W3C home > Mailing lists > Public > www-style@w3.org > September 2012

Re: Sticky Positioning

From: Ryan Seddon <seddon.ryan@gmail.com>
Date: Thu, 6 Sep 2012 13:39:02 +1000
Message-ID: <CADsa-VdAgi1mE4E0870+TxRLHK+bFrVAc=03bAoRqENxbXnbpg@mail.gmail.com>
To: Simon Fraser <smfr@me.com>
Cc: "www-style@w3.org" <www-style@w3.org>
>
> I agree with Brian this should be a media query and not a CSS value
> extension to position.
>
> A scroll position media query gives you much greater control over what an
> element should do when a certain scroll position is met.
>
> One use case would be creating a slim lined version of your navigation
> once the user scroll past a certain point with this MQ it'd be very easy.
>
> Another off the top of my head is being able to use this within scrollable
> containers that have overflow: auto set.
>
> As well as having a scroll-top a scroll-left or better yet a scroll-start
> to factor in ltr/rtl layouts. I could then do AND/OR conditions for the
> scroll position for greater control.
>
> @media (scroll-top: 15px) and (scroll-start: 200px) {
>     // alter elements based on multiple scroll positions
> }
>
>
> I disagree on the scroll position media query approach here. It would
> require that any design change on the page that affects the scrolling
> constraints of a sticky element would have to be reflected in the media
> queries.

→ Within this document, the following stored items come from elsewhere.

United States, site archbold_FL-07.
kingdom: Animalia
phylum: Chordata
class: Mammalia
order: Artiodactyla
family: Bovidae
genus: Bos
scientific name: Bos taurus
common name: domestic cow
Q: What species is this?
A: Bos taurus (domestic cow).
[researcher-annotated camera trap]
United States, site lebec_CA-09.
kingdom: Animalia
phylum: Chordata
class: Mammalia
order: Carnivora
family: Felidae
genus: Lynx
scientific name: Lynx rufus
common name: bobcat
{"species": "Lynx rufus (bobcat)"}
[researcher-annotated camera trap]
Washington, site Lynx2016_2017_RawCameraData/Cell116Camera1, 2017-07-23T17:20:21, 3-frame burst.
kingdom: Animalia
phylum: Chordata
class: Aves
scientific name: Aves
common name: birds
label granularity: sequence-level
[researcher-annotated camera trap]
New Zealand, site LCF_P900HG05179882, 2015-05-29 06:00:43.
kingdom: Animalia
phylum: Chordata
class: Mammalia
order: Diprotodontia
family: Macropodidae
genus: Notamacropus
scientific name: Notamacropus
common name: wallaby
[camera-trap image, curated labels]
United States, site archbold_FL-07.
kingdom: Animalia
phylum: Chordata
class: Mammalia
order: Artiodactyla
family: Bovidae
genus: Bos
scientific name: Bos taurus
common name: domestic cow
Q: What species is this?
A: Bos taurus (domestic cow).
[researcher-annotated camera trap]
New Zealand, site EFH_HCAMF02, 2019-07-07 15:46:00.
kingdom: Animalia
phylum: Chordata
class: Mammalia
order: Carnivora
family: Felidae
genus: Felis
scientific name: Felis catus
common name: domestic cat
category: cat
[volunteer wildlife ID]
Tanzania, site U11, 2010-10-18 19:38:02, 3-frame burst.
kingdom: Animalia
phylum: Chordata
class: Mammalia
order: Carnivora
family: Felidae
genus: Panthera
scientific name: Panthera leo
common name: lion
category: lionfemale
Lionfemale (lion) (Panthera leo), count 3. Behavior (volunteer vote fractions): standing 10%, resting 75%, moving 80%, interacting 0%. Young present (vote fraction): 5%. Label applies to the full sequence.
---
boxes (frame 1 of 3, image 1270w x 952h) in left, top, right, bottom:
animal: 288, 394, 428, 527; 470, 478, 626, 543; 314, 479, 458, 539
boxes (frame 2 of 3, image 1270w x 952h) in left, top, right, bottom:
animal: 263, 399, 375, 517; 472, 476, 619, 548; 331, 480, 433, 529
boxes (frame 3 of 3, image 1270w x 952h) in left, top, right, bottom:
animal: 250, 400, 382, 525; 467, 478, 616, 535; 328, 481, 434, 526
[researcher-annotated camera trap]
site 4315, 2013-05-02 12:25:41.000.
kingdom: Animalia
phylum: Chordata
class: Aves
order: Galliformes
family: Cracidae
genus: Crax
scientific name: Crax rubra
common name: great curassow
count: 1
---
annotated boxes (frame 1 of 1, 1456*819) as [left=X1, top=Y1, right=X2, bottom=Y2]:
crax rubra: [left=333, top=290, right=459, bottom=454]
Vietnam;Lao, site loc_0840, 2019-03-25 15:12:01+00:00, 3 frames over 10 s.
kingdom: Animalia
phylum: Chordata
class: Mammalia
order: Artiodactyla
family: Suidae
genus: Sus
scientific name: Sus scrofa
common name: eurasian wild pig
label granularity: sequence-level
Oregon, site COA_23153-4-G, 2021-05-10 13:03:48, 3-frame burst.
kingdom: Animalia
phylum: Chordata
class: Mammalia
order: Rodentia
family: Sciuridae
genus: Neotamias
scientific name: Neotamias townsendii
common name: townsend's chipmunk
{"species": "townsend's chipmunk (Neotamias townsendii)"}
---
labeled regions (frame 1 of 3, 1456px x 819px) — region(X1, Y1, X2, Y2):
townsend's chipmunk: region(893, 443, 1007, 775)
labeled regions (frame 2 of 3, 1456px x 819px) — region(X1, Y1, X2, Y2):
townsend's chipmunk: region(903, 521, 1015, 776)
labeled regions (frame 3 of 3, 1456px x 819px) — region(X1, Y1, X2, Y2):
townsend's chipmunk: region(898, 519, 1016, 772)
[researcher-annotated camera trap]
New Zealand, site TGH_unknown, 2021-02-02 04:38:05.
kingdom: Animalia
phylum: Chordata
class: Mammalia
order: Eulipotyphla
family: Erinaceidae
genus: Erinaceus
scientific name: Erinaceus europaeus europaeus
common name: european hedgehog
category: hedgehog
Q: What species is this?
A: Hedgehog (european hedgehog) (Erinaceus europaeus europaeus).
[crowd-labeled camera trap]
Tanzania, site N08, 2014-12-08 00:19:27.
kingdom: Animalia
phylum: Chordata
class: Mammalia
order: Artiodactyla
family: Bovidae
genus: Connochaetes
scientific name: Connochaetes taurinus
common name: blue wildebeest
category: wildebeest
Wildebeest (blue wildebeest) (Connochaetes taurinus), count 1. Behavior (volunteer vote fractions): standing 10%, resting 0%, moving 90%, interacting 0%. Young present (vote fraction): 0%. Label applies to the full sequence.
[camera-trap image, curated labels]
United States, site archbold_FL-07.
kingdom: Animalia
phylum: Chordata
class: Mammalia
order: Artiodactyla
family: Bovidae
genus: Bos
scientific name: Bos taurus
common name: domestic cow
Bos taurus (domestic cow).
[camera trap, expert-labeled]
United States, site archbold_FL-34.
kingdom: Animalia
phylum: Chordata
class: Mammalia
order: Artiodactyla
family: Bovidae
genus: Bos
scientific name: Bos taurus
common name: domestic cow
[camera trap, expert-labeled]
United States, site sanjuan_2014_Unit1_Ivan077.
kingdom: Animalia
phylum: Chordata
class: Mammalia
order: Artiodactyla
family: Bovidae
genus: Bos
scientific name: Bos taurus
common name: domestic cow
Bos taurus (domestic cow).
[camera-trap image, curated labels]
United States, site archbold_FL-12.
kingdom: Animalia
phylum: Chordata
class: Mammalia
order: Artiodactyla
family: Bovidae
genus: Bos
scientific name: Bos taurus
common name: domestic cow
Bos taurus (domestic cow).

Those scroll offsets would be mysterious values that will probably
> have to be determined by trial and error, and would probably be easily
> broken on the system of users who have a different default font size, or
> narrower browser window.
>

Yeah that makes sense position: sticky wins quite easily over what would be
a nightmare to maintain with a scroll MQ. However I still think a scroll MQ
has some merit and I will start a new discussion.